![]() | By: Hans Kung Binding: Hardcover Publisher: Wm. B. Eerdmans Publishing Company ISBN: 0802826598 ISBN-13: 9780802826596 Released: 09 Sep 2003 RRP: Average Rating: ![]() |

Hans Kung is one of the most influential, & in some circles, most controversial theologians of the last century. This first part of his autobiography covers standard areas one would expect to be included, family background & such like, but by far the greater part of the book focuses on Kung's theological formation in Rome & his subsequent role during the Second Vatican Council.
The book is surprising in many respects, not least in Kung's rapier-like ability to settle old scores. On this evidence I would far rather have Kung as a friend than an enemy! His settling of old scores is not gratuitous but it is clinical. Several times I'm sure I actuallly said 'Ouch!' as I read his critique of those who had crossed him. Furthermore, whilst I was not surprised to read of the background machinations that surrounded the Council, the detail in which the story is told from Kung's unique vantage point makes this compelling reading.
Two major emphases in the book stand out for me. Firstly, the missed opportunity that was the second Vatican Council. With a pasionate exposition of the times & the personalities involved, Kung outlines the critical decisions taken by Pope John XXIII in callling the Council. The tremendous faith & vision of the man in daring to seize the moment, but the fatal mistake in not recognising the need to sweep away the Curia 'old guard' (which was within his power) in order to place reformers in charge of the reform agenda.

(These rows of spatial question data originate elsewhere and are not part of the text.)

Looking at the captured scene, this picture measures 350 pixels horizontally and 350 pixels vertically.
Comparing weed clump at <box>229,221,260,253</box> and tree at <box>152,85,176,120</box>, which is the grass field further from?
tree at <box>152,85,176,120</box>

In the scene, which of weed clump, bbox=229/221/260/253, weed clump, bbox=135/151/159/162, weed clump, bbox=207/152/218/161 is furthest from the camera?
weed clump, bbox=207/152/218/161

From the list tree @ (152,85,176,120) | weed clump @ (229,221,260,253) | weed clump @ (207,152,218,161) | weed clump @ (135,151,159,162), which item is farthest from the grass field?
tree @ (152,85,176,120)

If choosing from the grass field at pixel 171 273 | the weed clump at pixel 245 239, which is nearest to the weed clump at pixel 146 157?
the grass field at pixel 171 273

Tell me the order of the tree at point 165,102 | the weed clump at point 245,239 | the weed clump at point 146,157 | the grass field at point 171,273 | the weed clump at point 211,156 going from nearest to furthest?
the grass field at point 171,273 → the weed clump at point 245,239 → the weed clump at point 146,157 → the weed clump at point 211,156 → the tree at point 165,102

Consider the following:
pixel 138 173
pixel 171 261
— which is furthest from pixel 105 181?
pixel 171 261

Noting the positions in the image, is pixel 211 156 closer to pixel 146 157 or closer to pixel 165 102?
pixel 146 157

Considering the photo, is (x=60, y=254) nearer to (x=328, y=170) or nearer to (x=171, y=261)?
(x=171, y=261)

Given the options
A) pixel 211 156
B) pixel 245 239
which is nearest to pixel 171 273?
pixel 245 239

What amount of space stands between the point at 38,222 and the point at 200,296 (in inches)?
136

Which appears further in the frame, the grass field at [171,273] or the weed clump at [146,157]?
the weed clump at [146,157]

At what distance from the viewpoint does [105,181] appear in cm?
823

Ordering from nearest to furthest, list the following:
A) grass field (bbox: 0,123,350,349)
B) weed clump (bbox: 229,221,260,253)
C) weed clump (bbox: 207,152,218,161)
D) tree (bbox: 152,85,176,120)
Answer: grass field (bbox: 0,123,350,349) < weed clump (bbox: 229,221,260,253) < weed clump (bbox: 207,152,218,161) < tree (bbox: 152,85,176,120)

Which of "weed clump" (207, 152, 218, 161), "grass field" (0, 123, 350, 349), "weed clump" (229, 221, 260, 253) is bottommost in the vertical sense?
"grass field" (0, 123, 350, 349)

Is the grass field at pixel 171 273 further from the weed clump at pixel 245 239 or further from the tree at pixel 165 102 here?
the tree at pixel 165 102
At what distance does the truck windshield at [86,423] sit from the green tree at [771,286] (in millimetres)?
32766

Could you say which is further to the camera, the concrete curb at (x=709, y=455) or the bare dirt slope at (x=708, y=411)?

Secondly, Kung weaves into his own story the ways in which his path has crossed time & again by some of the key personalities of late 20th century theology. Men like Karl Barth, Ernst Kasemann, Hans Urs Von Balthasar, Rudolf Bultmann, Yves Congar, Karl Rahner & a host of others richly populate these pages. The book devotes little space to specific discussion of their theology, there is enough here to understand a little of the distinctive contributions that these men brought to their quest for truth & understanding, & the extent to which some suffered because their views were not acceptable to Rome.
At the end I was left wondering why Kung didnt leave the Catholic Church & becoming a famous cross-bench dissenter! That he didn't is a cause for celebration for it is likely that the lasting contribution of this theological genius is that he stayed within & sowed the seeds of future theological reformation within the Catholic Church.